あのとき見逃した映画は名作だったかもしれない
新旧の映画の中から
名作を掘り起こすレビューサイト
サスペンス

『女神の見えざる手』映画のあらすじ&感想

2016年 ジェシカ・チャスティン主演。原題:Miss Sloane アメリカのロビイストを描いた社会派サスペンスです。

「女神の見えざる手」とは考えた邦題です。しかし、逆にMiss Sloaneのほうが深いと思います。

あらすじ

リズは政界でも名を轟かせる有能なロビイスト。ロビイストとは特定の団体の利益のために世界に働きかけをするロビー活動を行う人々のこと。

あるときリズの元に、銃規制法案の成立を妨げるべく、女性の銃器保有賛成派を増やしてほしいという依頼が入る。

アメリカでは銃規制法を成立させたくない人々が少なからずいるのだ。

しかしリズはその依頼を持ち込んだ議員を軽くあしらい、銃規制法案に反対する活動をしないという態度を取る。

そんなときリズは帰り道で見知らぬ男に話しかけられる。銃規制に賛成派のロビー会社のCEO・シュミットだった。彼はリズを引き抜きに来たのだった・・。

感想

まず映画を観る前に「ロビイスト」について調べておこうとネット検索しました。しかしなにぶん日本ではまだ根付いていないためロビー会社の概念がいまひとつわからないままでしたが、映画に入ってしまうとそんなことは忘れるぐらい面白い展開で、息もつかせぬまま一気に観てしまいました。

ジェシカ・チャスティンの圧倒的演技力と存在感、メリハリある展開とアッと驚くクライマックス。サスペンス映画の王道とも言える見事な仕掛けで「これはいいものを観た」と思わせる作品となっています。

ただあとで冷静になって思うことは、リズの背景が全く描かれていないこと。
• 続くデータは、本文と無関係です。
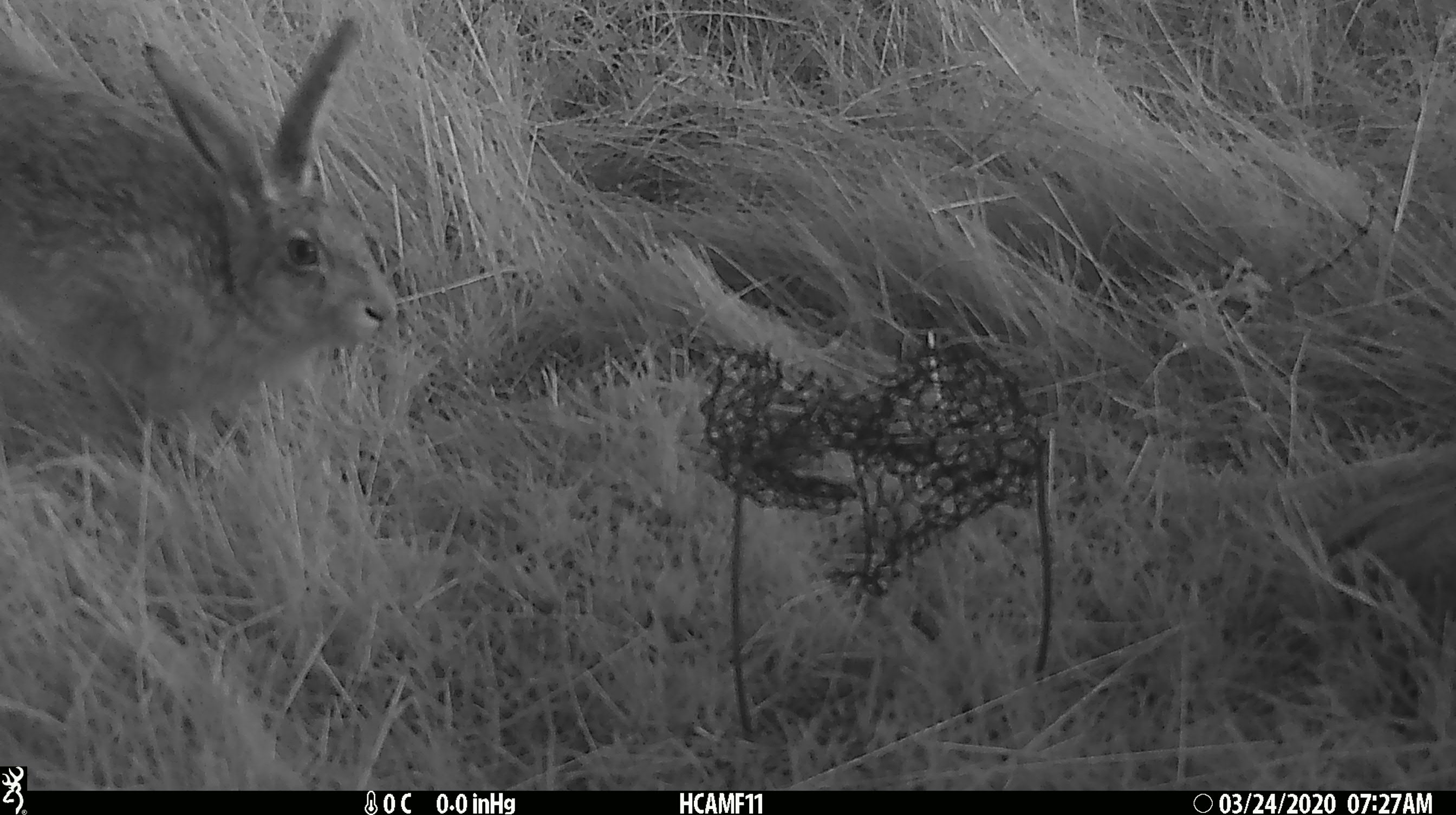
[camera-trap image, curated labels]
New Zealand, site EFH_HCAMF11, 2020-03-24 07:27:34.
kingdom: Animalia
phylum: Chordata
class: Mammalia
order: Lagomorpha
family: Leporidae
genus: Lepus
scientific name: Lepus europaeus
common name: brown hare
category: hare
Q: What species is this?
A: Hare (brown hare) (Lepus europaeus).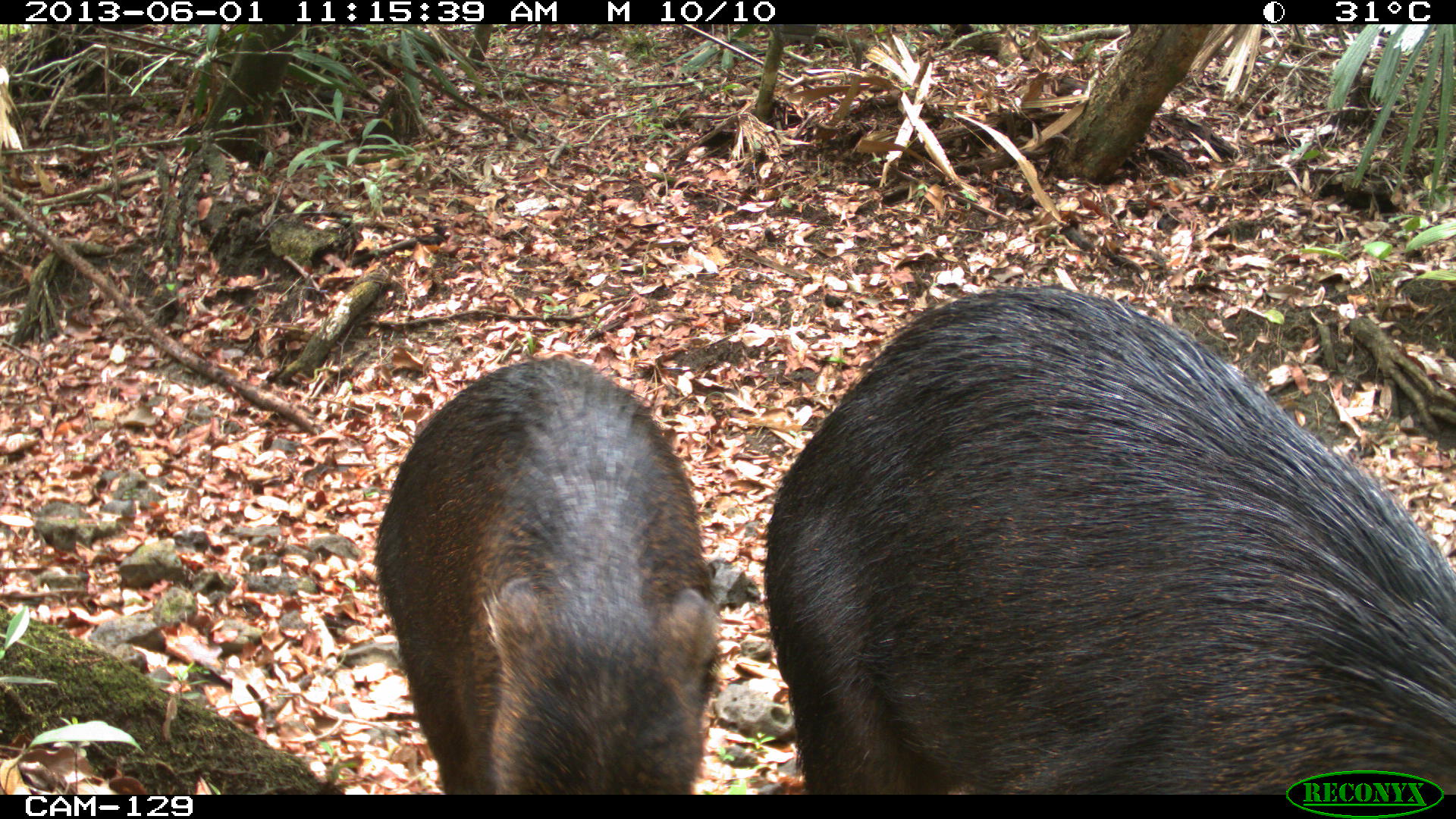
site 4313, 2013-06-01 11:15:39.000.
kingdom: Animalia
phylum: Chordata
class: Mammalia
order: Artiodactyla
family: Tayassuidae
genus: Tayassu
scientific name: Tayassu pecari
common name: white-lipped peccary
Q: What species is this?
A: Tayassu pecari (white-lipped peccary).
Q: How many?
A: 6.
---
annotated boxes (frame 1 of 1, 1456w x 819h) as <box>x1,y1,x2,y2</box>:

これはやはりジェシカ・チャスティン主演の「ゼロ・ターク・サーティ」にも通じるものがあり、同じ主人公なのか?と思うほど。

とはいえジェシカ・チャスティンはこういうデキる女を演じたら凄いものがあります。美しさにも凄味があるというか。

だけど日本人としては主人公リズの背景を描いて心情的にほろっとさせてほしいなと思ってしまいます。

でもきっとわざと描かなかったのでしょうから、これはこれで敬意を表します。